Shorten Board Bring-up with a Well-Designed Alpha Board

The board bring-up phase can be quite a challenge for embedded developers because it involves the first interaction between code and the physical components on the board. It’s the phase where you take an expensive paper-weight (the circuit running no application) and start to bring it to life. Challenges during board bring-up include:

  • working with components from many different manufacturers
  • gleaning important bits of information from often poorly written datasheets
  • writing applications that respond to user inputs instantaneously while using next-to no power

However, a well-designed Alpha board can make the process go more smoothly and quickly.

What is an Alpha board?

The Alpha board is the very first revision of the circuit. It will likely never be seen by the target-user. The sole purpose is to prove out the circuit — can it do what we want it to do and not catch on fire?

The physical layout of the Alpha board is usually much larger than the expected final product. This makes it easier for the person/people who have to debug it. Proving out a circuit design cannot be fully accomplished without running a program on the board. Often times, devices on the board need to be configured with specific initialization sequences in order for them to turn on and function as desired.

What makes an Alpha board good?

So what do I mean when I talk about a “well-design” Alpha board? Three things.

1. Make it large.

VibeMotorSectionAs I mentioned above, an Alpha board should be large. Most circuit components are very small, which makes them difficult to work with. When they are all squished together in an extremely tiny space, that makes things even worse.

Space out the components on the alpha board. Separate regions of the circuit from each other — for example, if you have a motor controller in your design, pull it and its supporting circuitry away from the rest of the components. That way, if something goes wrong, there’s room to cut and re-route traces.

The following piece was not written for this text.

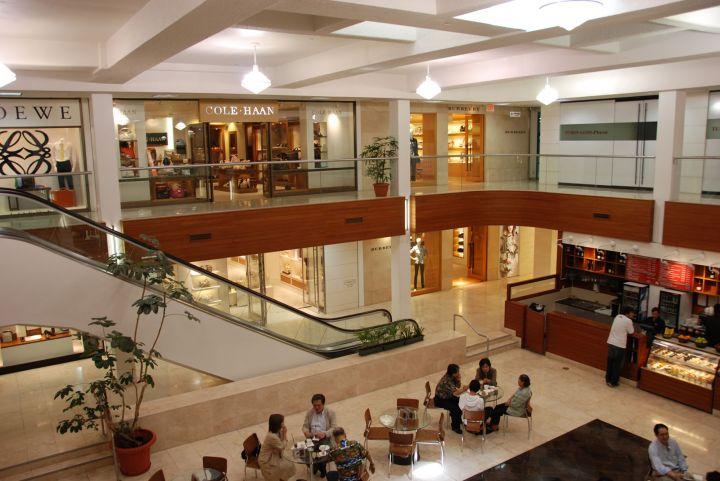 賣場中的Louis Vuitton專賣店高達三層樓,款式齊全。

2. Add jumpers for measuring current.

Most circuits these days have very tight power consumption requirements. Integrated Circuit components (ICs) usually have several power modes, which offer different levels of functionality while using different amounts of power.

Alpha 1

As the developer is working on the application, he or she will need to measure the power consumption of each piece of the circuit to verify that everything is behaving as it should. This can be easily done with an ampmeter or shunt resistor if there is a place to insert it. That’s what the jumpers are for.

It’s important to have many of these jumpers so that if the board is consuming more power than expected, the developer can pin-point where the problem is and fix it. Here is a short list of all the places where you should have these jumpers:

  • Any main entry point where power enters the board (battery connection, USB connector, power supply input, etc.)
  • At the input and output of any voltage regulator
  • At the Vdd input of every IC

3. Have test-points galore!

Having lots of jumpers is nice for measuring power, but there are typically many other signals on the board that a developer will want to inspect. This is where test-points come in.

Alpha 2 - Test points

Test-points are just spots on the board where a tool or probe can be attached for observational purposes. Without test points, developer are forced to probe signals directly on the pins of tiny chips. This can be very difficult to do, and it can lead to accidentally shorting out pins and causing problems. Put test points at the following locations:

  • Every communication bus (SPI, UART, I2C, etc)
  • Every voltage bus
  • Ideally, breakout every pin of the microcontroller to a pin header (yup, every one!)

Conclusion

A well-designed Alpha board is a major benefit to any embedded project. It can speed up the board bring-up phase by offering easy access to crucial points of the circuit that are of important to developers. Creating a well-designed Alpha board adds no additional cost to a project. You always have to start out with a prototype so why not take advantage of it and make it as useful and beneficial as possible?